Reputation: 372
Let me start by saying that I have exhausted all the various options that I could come up with on my own, and researched each option to all visible dead ends.
I have a typical mysql forum database that includes a post
table with about 880,000 rows. The post
table contains a column for ip address, and my end goal is to create a bubble map of the world based on the geolocation of each post. Even better if I can separate them per month and create an animation of the post frequency around the world for the past 8 years.

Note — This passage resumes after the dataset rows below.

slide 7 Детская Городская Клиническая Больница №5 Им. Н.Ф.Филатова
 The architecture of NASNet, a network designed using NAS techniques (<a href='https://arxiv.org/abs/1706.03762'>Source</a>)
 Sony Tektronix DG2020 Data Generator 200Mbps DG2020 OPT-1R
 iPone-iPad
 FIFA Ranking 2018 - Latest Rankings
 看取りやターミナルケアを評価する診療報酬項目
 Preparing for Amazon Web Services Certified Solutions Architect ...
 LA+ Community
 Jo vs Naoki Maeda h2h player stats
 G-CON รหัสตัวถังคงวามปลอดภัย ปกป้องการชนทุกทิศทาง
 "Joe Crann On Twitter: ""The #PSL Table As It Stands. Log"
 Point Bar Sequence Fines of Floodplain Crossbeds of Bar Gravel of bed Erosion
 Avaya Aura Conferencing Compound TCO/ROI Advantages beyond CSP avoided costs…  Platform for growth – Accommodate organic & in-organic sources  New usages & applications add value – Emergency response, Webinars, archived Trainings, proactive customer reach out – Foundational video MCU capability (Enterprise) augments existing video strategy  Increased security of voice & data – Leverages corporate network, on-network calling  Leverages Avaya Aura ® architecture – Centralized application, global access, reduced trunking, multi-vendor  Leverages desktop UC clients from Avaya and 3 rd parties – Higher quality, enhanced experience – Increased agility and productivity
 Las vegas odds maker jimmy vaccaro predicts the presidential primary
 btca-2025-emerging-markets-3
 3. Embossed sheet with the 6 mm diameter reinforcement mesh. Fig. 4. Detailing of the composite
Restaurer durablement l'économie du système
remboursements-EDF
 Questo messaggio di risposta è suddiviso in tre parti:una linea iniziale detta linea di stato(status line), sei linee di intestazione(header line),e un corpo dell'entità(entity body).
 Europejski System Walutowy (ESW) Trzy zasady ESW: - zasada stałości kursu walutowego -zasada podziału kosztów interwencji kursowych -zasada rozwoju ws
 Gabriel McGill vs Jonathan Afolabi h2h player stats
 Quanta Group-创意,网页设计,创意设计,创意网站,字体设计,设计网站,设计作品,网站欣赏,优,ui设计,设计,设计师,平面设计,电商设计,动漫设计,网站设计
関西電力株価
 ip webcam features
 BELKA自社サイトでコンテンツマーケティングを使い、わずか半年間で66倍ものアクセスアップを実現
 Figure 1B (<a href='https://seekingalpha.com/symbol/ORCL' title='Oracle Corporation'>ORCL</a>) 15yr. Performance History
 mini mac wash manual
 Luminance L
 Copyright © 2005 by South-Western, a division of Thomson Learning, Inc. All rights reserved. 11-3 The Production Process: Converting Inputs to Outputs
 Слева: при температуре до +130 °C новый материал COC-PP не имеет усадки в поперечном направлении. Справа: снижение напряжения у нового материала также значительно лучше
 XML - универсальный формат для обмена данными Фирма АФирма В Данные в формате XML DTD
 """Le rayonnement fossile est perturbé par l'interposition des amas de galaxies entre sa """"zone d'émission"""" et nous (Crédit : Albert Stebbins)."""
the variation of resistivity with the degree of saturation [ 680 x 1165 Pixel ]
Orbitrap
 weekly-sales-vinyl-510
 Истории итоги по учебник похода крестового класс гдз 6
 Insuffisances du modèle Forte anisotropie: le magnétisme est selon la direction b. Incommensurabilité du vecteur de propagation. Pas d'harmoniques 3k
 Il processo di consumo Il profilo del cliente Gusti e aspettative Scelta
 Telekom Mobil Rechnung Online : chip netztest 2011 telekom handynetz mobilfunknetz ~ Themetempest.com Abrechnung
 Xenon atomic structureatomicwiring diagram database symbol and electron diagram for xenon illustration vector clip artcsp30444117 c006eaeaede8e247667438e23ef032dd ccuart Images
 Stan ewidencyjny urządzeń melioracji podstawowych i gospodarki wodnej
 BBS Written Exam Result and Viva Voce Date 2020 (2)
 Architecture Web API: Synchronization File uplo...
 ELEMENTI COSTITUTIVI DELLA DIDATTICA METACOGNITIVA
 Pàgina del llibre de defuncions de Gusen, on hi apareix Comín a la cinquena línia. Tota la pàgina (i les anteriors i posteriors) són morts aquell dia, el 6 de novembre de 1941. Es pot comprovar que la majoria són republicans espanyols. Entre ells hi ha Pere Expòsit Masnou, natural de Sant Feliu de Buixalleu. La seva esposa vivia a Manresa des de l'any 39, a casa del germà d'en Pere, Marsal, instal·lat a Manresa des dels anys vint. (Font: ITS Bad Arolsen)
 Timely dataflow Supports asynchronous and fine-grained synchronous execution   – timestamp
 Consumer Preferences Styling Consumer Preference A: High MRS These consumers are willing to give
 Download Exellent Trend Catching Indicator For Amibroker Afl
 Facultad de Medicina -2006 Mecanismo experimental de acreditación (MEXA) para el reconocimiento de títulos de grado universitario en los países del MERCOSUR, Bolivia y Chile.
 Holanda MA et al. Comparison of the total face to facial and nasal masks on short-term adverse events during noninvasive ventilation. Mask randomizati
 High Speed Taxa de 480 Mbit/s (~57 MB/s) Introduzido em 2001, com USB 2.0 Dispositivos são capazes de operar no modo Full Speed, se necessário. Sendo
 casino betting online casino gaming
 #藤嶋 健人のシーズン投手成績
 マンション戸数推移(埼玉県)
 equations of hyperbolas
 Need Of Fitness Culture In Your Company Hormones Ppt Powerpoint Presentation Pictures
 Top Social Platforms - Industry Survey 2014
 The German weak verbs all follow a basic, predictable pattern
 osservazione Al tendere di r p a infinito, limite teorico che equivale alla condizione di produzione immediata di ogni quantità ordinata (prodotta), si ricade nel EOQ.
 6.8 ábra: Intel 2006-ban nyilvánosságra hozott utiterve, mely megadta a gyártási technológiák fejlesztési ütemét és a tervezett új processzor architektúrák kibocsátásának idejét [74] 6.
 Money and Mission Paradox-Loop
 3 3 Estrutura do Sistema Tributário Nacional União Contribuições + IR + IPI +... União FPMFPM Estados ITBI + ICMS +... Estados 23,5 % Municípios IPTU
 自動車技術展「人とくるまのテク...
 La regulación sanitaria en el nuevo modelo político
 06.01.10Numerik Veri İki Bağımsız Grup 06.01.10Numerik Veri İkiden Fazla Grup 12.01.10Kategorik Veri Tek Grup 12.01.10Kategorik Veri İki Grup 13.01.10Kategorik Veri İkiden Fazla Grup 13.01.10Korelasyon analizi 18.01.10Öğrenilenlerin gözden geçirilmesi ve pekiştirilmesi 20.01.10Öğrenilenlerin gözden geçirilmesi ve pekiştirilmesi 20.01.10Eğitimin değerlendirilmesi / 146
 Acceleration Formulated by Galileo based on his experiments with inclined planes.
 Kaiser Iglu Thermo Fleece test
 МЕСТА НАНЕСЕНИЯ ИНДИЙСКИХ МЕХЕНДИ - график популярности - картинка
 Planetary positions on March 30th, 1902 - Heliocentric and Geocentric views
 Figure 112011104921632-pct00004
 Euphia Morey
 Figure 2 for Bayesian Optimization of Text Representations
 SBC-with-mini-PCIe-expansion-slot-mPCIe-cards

Because this is a personal project and accuracy of IP geolocation is not important, I have had to rule out the paid APIs that can batch convert IP to geolocation. I found various questions on stackoverflow that linked to a website with databases of IP geolocations: https://dev.maxmind.com/geoip/geoip2/geolite2/
My initial plan was to load this database onto my forum server, and use my experience with mysql to create a new table with just: postid, date (as a unix timestamp), latitude, longitude, city, country. Then export this table to R and generate all the maps and charts I could ever want. However, the geolocations database is more than 3 million rows across two tables, and my dead forum is on a simple shared hosting plan that doesn't allow LOAD DATA. I tried all the solutions in these questions, to no luck: How to import CSV file to MySQL table access denied for load data infile in MySQL LOAD DATA INFILE within PHPmyadmin PHPMyAdmin saying: The used command is not allowed with this MySQL version
So my next idea was to export the relevant columns from my post table to .csv or .xml, then upload those to my account at iacademy3.oracle.com. However, I'm not experienced in oracle and the only method I knew is the Data Load/Unload UI in the Data Workshop. The 177MB XML file failed to upload with the following error:
ORA-31011: XML parsing failed ORA-19202: Error occurred in XML processing LPX-00222: error received from SAX callback function
Error loading XML.
Return to application.
The 34MB .csv file failed to upload on two attempts with this error:
Failure of Web Server bridge:
No backend server available for connection: timed out after 10 seconds or idempotent set to OFF or method not idempotent.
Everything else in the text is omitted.